====== Trecho selecionado
Escuta Educativa - Programa da Rádio Educare.47 do Instituto de Educação de Minas Gerais

terça-feira, 25 de dezembro de 2007

A EXPLORAÇÃO PETROLÍFERA NA AMÉRICA DO SUL

A EXPLORAÇÃO PETROLÍFERA NA AMÉRICA DO SUL
UMA BREVE ANÁLISE DO CASO BOLIVIANO
*Wladmir Tadeu Silveira Coelho
Introdução
O modelo de exploração dos recursos minerais energéticos na América do Sul caracteriza-se historicamente pela presença de grupos monopolistas internacionais legitimados por um discurso liberal de "progresso" entendendo este como resultante do acumulo de capital através da exportação de bens primários.
Observa-se neste caso a utilização de uma ideologia, cuja a base estaria no principio da livre concorrência, a favor de uma ação mercadológica restritiva gerando como resultado o controle, por um reduzido número de empresas, de um importante setor da economia. A cristalização deste modelo ampara-se ainda em outro dogma do liberalismo, ou seja, a defesa de um distanciamento do Estado das atividades relacionadas a economia caracterizando este como ineficiente diante das "leis naturais" que regeriam o mercado.
No caso dos países da América do Sul este discurso torna-se hegemônico em fase anterior a qualquer tipo de intervenção estatal no setor petrolífero e acaba funcionando como uma espécie de escudo protetor para os interesses dos grupos privados internacionais preocupados em garantir o controle das áreas produtivas conquistadas.
Deste modo a legislação petrolífera de países como Bolívia, Venezuela, Colômbia e Brasil procurou possibilitar - desde o inicio do século XX - a maior liberdade possível de ação as empresas internacionais do setor oferecendo - via de regra - extensas regiões para pesquisa e lavra do mineral.
Dos países citados somente a Venezuela - considerando o modelo privado de exploração - conseguiu apresentar resultados que pelo menos indicassem a possibilidade de acumulo de capital - e na lógica liberal o crescimento econômico - através da exportação de um produto primário . Nas demais nações observou-se, ao longo das primeiras décadas do século passado, uma diminuição ou mesmo suspensão das atividades relacionadas a exploração petrolífera, entretanto, sem a devolução ao patrimônio nacional das áreas oferecidas para a exploração.
============
## O que fazer
a – De acordo com o texto sobre a exploração petrolífera, qual dos países citados conseguiu, no modelo privado de exploração, apresentar resultados que indicassem a possibilidade de acúmulo de capital?
b – Transcreva do texto sobre a exploração petrolífera o trecho entre "No caso dos" e "lavra do mineral.", inclusive.
Os dados a seguir são um material à parte, independente do texto.
====== Os dados
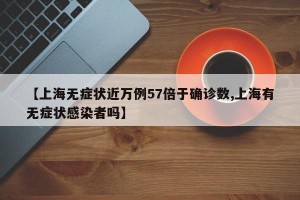 【上海无症状近万例57倍于确诊数,上海有无症状感染者吗】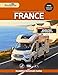 GUIDE DU CAMPEUR FRANCE: 19 itinéraires panoramiques avec itinéraires prêts à l'emploi, étapes, points forts et conseils d'initiés pour des aventures en voiture (French Edition)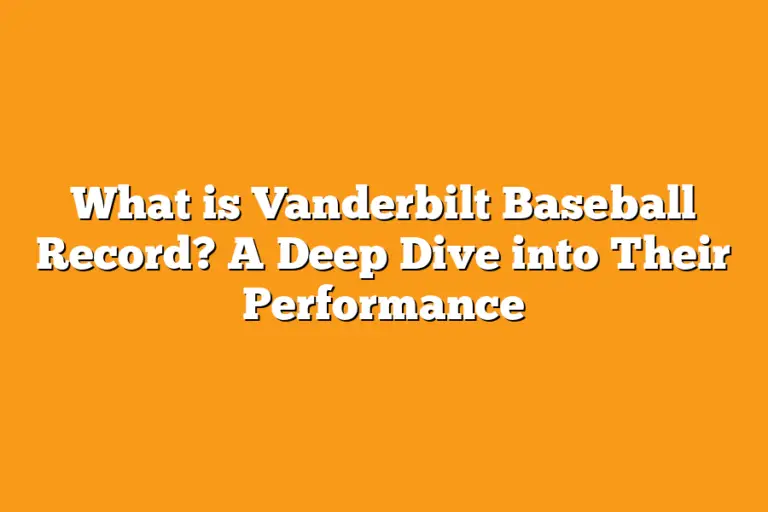 What is Vanderbilt Baseball Record? A Deep Dive into Their Performance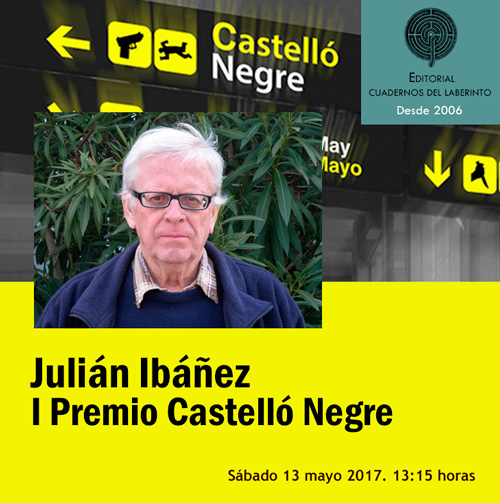 JULIN IBEZCuadernos del Laberinto en Castelló Negre 2017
============
## Respostas por tarefa
a – A Venezuela.

b –
No caso dos países da América do Sul este discurso torna-se hegemônico em fase anterior a qualquer tipo de intervenção estatal no setor petrolífero e acaba funcionando como uma espécie de escudo protetor para os interesses dos grupos privados internacionais preocupados em garantir o controle das áreas produtivas conquistadas.
Deste modo a legislação petrolífera de países como Bolívia, Venezuela, Colômbia e Brasil procurou possibilitar - desde o inicio do século XX - a maior liberdade possível de ação as empresas internacionais do setor oferecendo - via de regra - extensas regiões para pesquisa e lavra do mineral.